PROVIDED MATERIAL Start Marker
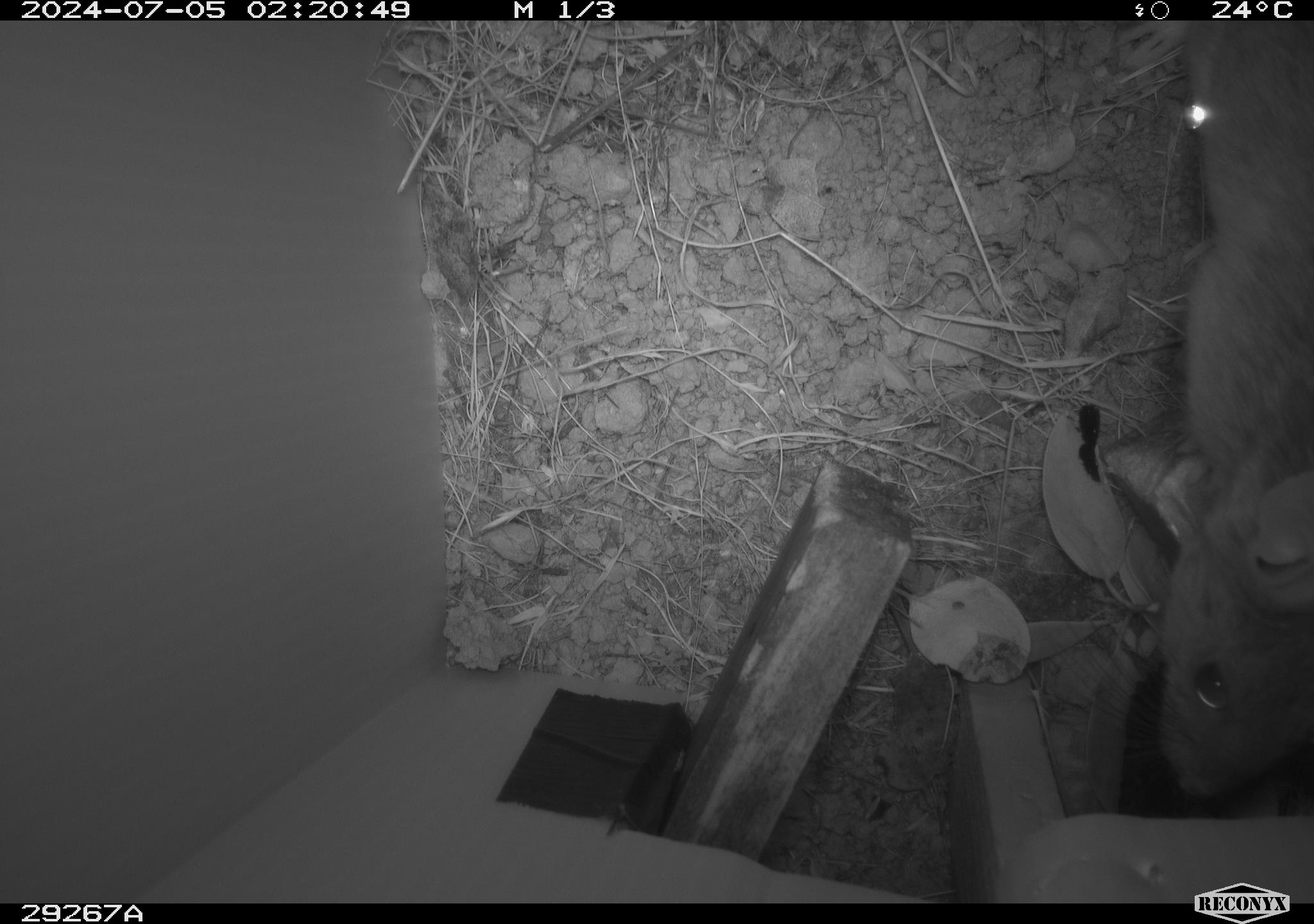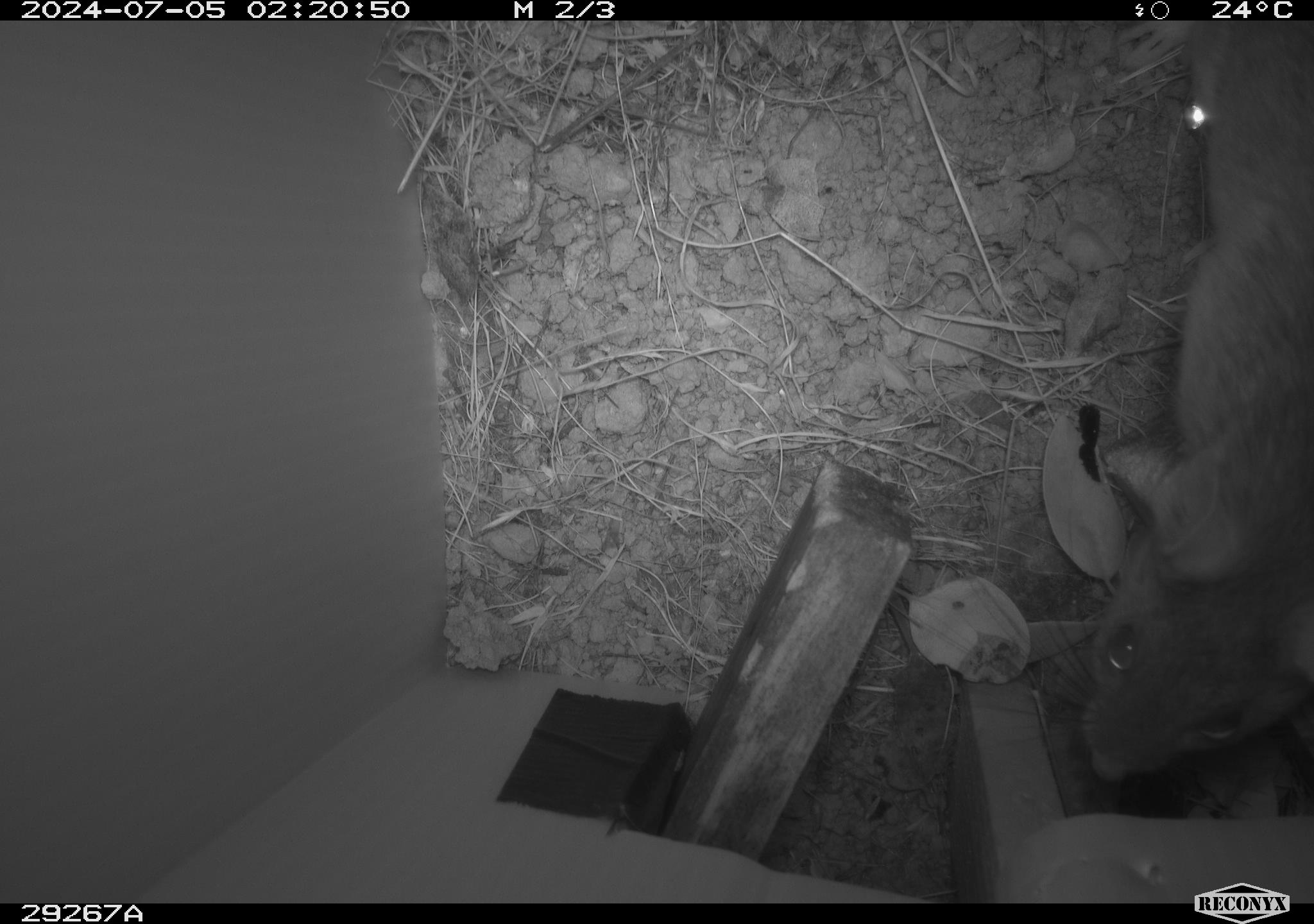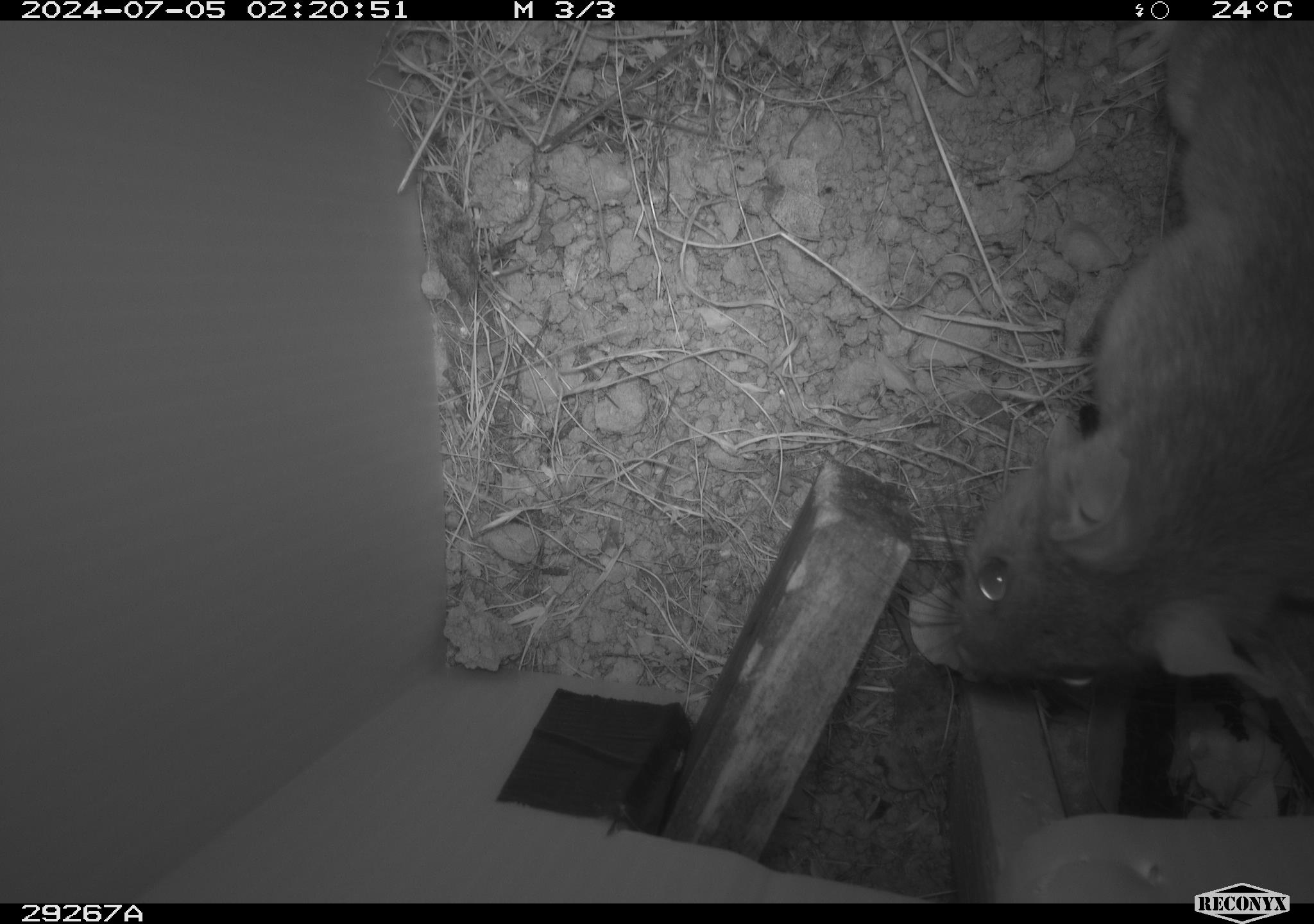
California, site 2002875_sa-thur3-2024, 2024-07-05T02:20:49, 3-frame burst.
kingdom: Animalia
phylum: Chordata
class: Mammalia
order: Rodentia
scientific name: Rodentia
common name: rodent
PROVIDED MATERIAL End Marker
PROVIDED MATERIAL Start Marker
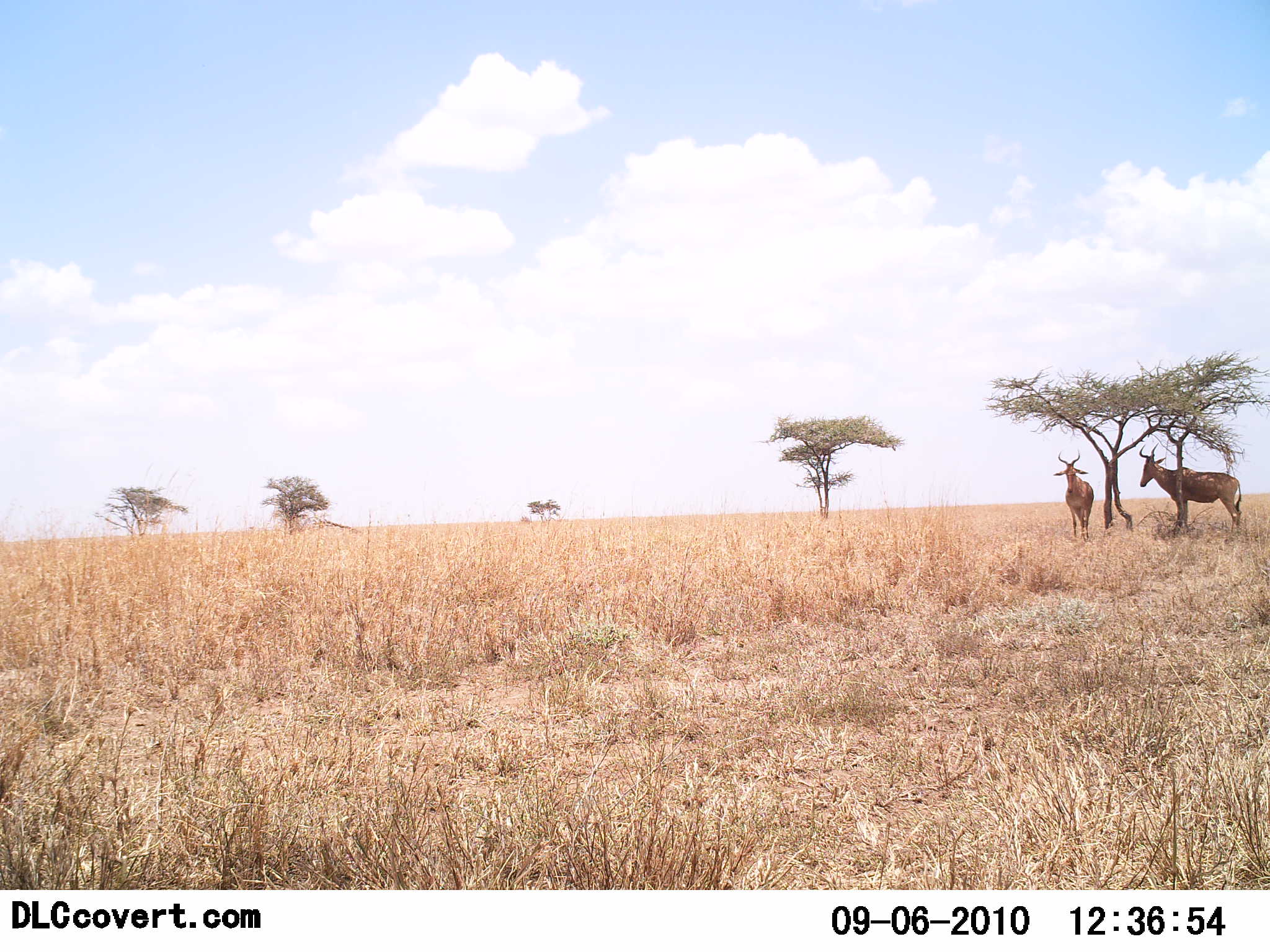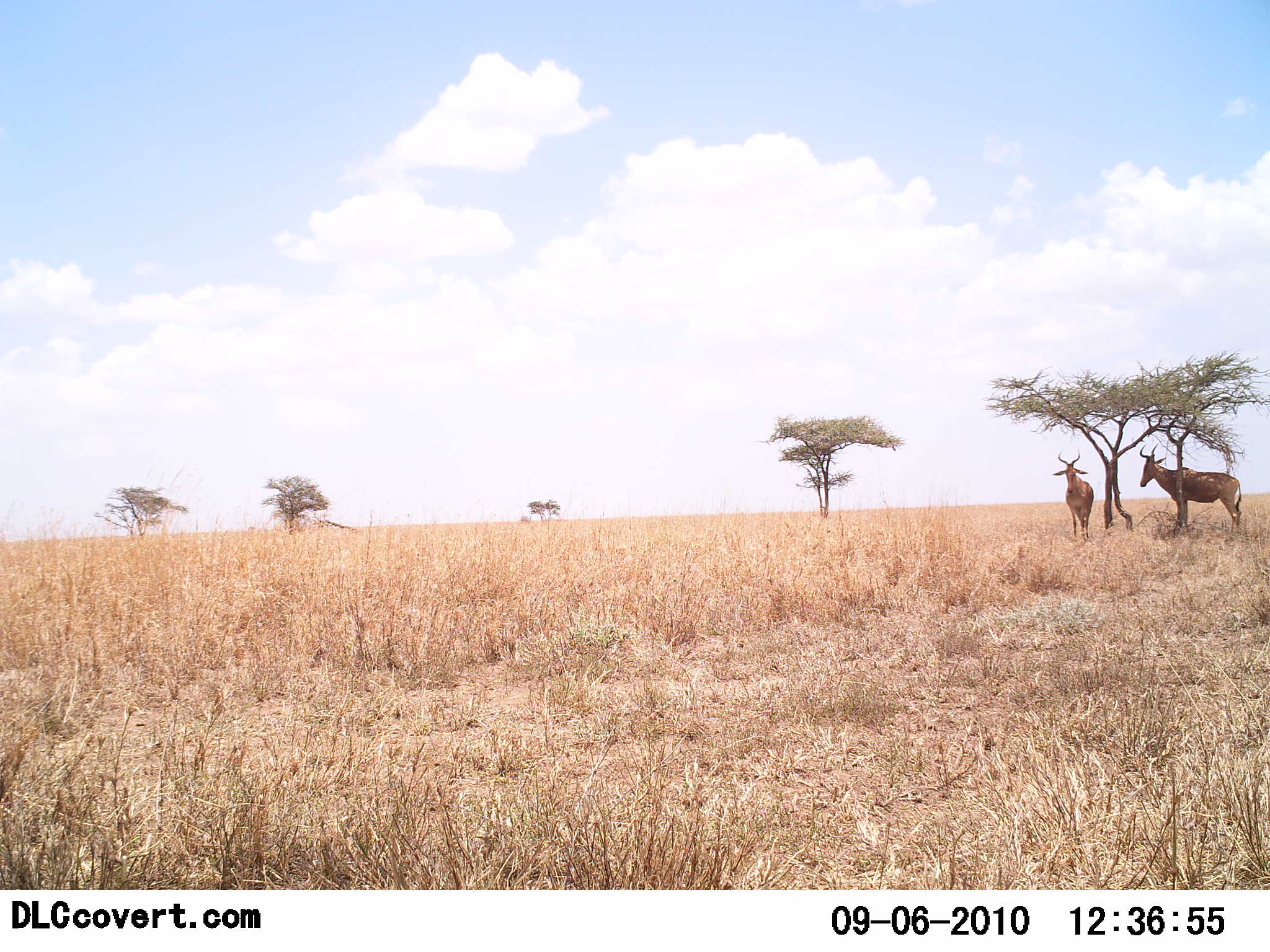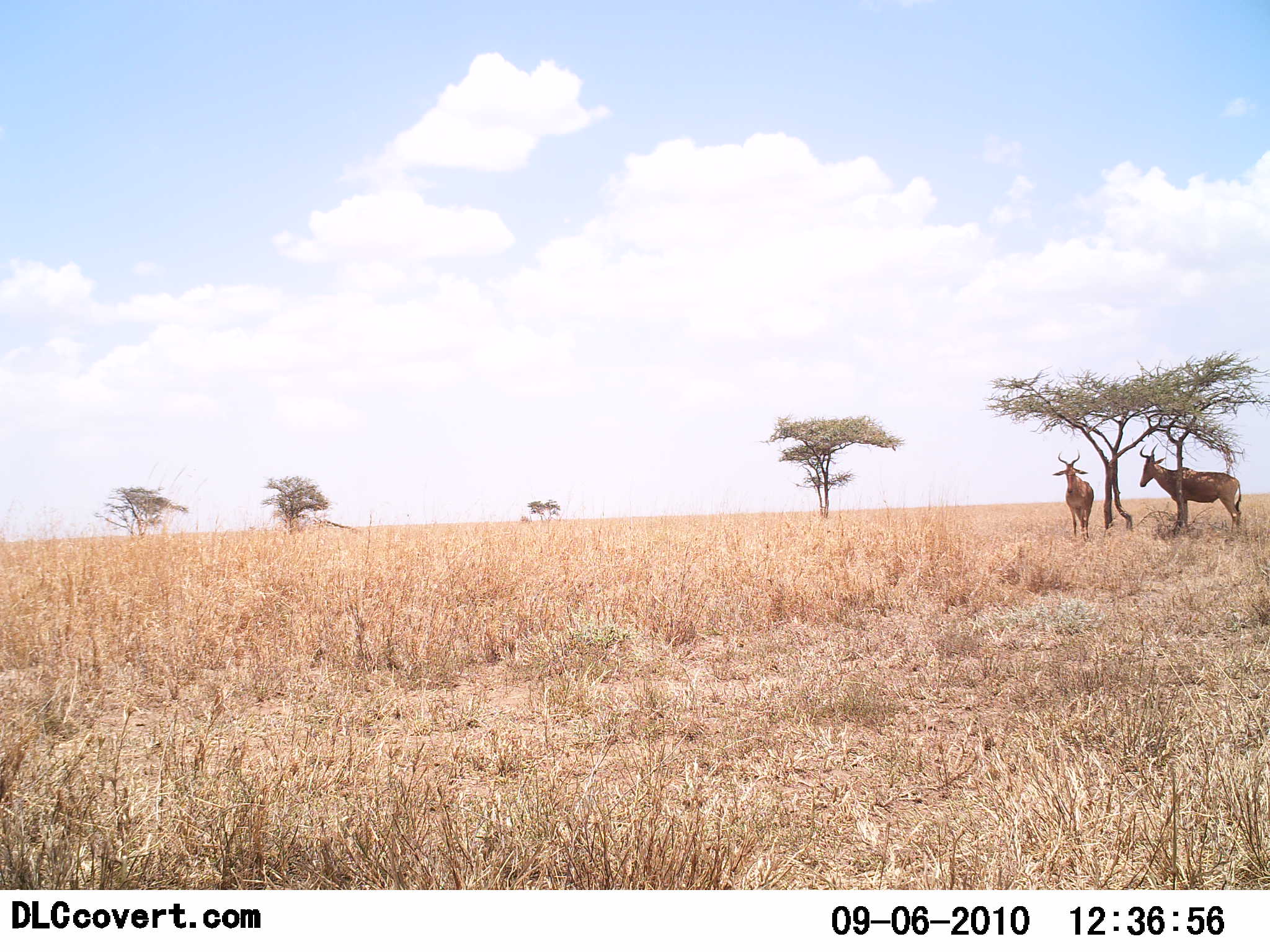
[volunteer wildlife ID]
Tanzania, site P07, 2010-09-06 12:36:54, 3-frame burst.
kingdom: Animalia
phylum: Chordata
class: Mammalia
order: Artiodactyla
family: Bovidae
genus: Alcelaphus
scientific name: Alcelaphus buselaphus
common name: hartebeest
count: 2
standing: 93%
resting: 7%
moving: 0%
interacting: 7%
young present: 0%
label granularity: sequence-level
PROVIDED MATERIAL End Marker
● **TASK OBJECTIVE**: Return only the part of the records above that opens with the line containing "scientific name: Alcelaphus buselaphus" and closes with the line containing "label granularity: sequence-level", ends included.

● **ANSWER BELOW**:
scientific name: Alcelaphus buselaphus
common name: hartebeest
count: 2
standing: 93%
resting: 7%
moving: 0%
interacting: 7%
young present: 0%
label granularity: sequence-level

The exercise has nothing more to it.